Ikke bare god å snakke med [Not just good to talk to]

My colleagues at the Inland Norway University have just released a new book called Ikke bare god å snakke med [Not just good to talk to]. It covers all aspects of professional career guidance in Norway and includes two chapters co-written by me.

The book argues that career guidance addresses a range of big and small questions related to life, learning and work. In career guidance, professionals work to develop their students’ or client’s competence to handle the challenges and choices that various career transitions bring with them.

By the way, in Norwegian they have the word ‘veisøker’ which means wayfinder or pathfinder and which they use instead of the clunky ‘students and clients’ that we have to use in English. I like this because it defines the people who career guidance helps in their terms (they are seeking a career path) rather than just in terms of their relationship to us. Perhaps we should start using the term ‘pathfinder’ in English to talk about our students and clients.

The book goes on to explore how career guidance practitioners form guidance relationships to help pathfinders to sort through their experiences, interests, characteristics, wishes, needs and motivation. Career counsellors need to also know and have an understanding of the context in which life is lived: family, working life and society as a whole. And use different theories and method to put all of this together. These are big, big and important challenges within a field that, in Norway at least, is still fairly new.
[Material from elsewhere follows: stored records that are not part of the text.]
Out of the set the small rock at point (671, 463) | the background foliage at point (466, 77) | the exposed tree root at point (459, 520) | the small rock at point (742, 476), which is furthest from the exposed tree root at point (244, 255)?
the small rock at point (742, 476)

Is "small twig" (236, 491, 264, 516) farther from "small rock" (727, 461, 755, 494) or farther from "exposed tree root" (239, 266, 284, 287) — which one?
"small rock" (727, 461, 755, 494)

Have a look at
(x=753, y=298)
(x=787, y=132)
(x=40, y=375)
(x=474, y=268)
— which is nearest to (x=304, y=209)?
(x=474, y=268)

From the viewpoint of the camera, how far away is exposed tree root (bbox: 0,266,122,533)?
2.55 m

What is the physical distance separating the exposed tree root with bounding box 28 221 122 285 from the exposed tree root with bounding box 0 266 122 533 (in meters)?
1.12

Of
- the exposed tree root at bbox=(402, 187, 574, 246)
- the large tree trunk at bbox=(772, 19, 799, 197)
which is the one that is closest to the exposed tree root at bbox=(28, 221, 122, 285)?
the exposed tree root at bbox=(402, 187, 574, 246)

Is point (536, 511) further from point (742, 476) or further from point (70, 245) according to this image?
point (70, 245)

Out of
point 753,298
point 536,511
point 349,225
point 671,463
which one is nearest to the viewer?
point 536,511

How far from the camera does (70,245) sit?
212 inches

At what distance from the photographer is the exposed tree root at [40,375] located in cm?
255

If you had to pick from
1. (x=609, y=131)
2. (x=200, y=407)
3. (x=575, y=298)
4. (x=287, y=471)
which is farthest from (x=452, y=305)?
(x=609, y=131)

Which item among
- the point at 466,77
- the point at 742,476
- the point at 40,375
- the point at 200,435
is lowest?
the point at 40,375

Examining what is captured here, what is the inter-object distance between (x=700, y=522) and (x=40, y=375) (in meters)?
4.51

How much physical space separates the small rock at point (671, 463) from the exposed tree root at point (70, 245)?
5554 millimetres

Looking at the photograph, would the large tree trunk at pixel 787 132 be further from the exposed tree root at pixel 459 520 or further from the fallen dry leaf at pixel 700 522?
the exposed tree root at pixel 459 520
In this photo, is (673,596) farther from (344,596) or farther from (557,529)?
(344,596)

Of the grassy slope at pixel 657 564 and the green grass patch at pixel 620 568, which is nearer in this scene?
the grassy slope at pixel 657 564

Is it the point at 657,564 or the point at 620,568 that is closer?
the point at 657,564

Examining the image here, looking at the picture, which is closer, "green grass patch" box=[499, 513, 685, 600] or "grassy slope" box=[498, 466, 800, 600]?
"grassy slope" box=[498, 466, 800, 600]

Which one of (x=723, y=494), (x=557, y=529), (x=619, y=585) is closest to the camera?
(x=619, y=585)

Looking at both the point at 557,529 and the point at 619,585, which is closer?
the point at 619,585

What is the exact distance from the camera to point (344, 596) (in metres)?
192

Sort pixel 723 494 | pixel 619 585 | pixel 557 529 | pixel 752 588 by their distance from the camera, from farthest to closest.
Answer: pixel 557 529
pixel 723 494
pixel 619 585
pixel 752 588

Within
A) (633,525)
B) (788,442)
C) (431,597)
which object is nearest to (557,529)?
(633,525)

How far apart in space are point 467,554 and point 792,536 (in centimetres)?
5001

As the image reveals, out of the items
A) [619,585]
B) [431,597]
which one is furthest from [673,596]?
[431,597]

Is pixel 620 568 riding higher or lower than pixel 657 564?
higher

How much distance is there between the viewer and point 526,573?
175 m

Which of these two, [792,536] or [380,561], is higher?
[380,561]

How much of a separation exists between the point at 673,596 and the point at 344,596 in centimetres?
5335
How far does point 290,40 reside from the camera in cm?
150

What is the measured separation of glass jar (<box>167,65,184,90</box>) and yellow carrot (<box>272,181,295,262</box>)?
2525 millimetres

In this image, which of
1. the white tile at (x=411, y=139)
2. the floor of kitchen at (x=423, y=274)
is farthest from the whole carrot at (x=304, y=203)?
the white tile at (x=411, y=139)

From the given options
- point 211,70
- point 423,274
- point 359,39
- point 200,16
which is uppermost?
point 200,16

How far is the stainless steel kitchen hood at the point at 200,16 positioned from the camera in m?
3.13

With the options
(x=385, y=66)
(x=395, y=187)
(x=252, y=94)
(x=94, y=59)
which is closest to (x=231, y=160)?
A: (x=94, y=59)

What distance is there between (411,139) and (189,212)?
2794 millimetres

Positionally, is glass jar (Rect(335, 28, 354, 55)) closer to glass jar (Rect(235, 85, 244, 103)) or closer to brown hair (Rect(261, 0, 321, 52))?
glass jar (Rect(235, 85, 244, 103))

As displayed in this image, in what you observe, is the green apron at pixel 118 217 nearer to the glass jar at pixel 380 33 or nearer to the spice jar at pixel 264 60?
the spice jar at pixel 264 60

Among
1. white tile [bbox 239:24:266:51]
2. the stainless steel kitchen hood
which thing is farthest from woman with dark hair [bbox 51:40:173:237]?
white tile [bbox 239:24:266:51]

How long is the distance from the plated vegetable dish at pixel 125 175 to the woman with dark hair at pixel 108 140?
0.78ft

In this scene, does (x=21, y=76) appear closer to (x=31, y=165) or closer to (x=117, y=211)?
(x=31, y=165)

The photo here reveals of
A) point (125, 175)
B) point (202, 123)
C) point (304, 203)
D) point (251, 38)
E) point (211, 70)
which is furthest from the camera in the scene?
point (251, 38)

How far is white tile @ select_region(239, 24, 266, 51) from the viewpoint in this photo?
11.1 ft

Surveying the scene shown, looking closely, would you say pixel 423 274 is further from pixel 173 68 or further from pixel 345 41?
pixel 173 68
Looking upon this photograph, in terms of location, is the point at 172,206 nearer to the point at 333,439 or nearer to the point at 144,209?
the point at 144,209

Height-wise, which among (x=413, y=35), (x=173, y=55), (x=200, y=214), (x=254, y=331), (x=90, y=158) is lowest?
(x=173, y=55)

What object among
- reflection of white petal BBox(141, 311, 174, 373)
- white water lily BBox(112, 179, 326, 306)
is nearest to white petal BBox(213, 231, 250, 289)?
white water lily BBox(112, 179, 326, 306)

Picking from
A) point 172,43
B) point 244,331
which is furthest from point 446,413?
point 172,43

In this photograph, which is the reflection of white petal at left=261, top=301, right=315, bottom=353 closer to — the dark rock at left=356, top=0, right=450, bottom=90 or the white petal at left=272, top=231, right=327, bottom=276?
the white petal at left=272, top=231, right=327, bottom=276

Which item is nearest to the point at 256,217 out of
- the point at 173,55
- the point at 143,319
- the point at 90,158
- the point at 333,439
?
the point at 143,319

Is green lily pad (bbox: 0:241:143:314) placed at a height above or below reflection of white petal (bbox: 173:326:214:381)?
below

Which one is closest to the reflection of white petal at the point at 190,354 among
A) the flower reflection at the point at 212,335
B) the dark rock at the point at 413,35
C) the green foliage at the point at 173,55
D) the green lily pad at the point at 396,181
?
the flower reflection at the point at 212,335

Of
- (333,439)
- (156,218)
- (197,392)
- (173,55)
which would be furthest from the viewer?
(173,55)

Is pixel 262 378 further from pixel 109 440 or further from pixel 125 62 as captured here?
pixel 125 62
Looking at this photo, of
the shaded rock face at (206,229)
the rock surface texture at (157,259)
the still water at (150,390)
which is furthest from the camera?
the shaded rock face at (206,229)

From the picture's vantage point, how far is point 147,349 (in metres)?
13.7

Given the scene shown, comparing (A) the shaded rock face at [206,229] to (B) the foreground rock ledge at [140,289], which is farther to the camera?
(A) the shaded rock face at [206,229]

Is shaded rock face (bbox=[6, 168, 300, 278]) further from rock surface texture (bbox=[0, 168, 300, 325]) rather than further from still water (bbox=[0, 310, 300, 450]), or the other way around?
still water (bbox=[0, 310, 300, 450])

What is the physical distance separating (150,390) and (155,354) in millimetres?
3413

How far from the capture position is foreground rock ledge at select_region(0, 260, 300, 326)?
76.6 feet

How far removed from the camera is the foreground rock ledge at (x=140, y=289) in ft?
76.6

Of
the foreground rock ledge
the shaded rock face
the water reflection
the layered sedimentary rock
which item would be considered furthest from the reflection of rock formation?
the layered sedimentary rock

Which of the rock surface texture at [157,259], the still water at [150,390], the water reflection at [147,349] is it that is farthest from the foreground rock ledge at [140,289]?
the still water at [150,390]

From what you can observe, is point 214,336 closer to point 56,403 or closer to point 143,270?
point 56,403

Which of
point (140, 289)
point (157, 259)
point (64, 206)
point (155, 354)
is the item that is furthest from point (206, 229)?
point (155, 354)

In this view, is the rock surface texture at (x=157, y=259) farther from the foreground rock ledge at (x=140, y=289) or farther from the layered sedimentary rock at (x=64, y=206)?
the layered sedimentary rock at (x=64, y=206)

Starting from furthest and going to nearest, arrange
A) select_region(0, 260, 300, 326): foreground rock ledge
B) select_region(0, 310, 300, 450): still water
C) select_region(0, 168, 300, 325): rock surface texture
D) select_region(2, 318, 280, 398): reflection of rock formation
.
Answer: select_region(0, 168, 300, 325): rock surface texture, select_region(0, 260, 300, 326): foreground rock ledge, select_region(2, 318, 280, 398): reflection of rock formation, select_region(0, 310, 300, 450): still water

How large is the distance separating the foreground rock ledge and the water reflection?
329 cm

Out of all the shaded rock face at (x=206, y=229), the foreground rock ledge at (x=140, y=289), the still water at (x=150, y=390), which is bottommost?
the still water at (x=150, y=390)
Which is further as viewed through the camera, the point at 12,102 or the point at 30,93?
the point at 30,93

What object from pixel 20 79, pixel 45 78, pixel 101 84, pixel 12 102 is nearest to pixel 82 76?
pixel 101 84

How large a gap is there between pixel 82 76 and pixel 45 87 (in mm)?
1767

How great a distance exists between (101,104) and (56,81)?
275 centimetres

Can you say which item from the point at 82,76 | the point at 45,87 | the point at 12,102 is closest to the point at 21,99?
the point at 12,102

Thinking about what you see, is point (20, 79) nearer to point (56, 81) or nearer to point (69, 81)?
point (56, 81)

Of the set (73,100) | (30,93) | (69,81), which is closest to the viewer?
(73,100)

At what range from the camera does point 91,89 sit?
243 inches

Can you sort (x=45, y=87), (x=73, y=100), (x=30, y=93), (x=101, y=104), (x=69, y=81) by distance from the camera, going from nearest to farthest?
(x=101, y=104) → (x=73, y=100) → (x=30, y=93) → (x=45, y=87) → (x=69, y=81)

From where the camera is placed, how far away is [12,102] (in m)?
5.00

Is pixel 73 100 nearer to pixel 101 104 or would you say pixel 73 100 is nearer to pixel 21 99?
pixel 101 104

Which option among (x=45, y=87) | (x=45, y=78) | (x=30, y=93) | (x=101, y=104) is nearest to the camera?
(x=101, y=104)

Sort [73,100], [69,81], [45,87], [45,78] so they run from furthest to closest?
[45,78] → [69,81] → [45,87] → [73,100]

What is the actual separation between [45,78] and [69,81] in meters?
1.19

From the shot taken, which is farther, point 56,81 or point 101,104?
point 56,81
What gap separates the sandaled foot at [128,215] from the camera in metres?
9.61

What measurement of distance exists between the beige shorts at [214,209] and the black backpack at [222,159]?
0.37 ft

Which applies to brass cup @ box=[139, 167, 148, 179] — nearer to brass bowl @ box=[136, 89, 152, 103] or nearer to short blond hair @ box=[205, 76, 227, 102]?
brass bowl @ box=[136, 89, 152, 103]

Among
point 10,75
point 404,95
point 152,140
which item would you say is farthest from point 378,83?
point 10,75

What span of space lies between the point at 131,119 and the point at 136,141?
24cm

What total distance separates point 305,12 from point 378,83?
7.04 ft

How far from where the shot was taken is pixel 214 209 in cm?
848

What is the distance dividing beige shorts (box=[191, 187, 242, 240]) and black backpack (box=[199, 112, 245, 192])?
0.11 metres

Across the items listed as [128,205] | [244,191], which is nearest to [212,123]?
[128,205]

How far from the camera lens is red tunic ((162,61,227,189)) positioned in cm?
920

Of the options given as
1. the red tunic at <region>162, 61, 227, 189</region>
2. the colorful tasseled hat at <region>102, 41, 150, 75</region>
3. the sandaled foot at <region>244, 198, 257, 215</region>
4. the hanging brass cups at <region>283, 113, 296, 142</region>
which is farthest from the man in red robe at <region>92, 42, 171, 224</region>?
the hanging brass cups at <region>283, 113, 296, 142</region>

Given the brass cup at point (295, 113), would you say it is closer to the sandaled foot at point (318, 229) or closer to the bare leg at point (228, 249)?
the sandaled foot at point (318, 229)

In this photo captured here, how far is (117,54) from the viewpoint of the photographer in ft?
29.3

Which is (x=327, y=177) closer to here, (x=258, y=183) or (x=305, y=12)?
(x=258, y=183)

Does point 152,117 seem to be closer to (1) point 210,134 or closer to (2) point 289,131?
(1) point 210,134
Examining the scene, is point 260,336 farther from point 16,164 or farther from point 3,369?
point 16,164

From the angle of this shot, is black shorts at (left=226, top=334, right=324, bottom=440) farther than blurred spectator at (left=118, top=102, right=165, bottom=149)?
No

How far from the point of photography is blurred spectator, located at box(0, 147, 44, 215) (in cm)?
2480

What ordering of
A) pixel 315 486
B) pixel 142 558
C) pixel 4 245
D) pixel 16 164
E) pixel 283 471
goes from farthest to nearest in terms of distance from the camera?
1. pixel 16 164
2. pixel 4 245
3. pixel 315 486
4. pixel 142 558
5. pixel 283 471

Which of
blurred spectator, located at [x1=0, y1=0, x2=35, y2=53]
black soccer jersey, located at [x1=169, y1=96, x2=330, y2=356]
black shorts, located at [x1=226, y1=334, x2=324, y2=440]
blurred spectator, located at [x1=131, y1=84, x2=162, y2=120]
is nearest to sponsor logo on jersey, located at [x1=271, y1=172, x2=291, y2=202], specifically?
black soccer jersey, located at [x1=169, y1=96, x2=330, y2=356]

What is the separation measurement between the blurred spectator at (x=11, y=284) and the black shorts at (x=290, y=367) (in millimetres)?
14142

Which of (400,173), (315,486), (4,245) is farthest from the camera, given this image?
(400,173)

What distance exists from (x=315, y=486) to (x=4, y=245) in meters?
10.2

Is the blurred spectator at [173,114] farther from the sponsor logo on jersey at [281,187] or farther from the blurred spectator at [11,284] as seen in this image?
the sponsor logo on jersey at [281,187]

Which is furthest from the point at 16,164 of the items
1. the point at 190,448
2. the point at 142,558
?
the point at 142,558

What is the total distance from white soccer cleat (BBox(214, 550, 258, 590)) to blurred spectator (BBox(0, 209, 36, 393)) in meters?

The book explores issues related to the professionalisation of the career guidance role in the light of the new Norwegian national quality framework for career guidance. The framework’s definitions of core terms such as career, career guidance, career learning, lifelong career guidance and guidance competence are the starting point for all the chapters in this anthology. The authors aim to contribute to deepening thinking in Norway and beyond about what is and what should be the competence of career counsellors.

The book is mainly in Norwegian, although a couple of chapters are in English. So it is probably most accessible to people who speak Nordic languages. For those who can read it, it offers a major contribution to thinking in the field.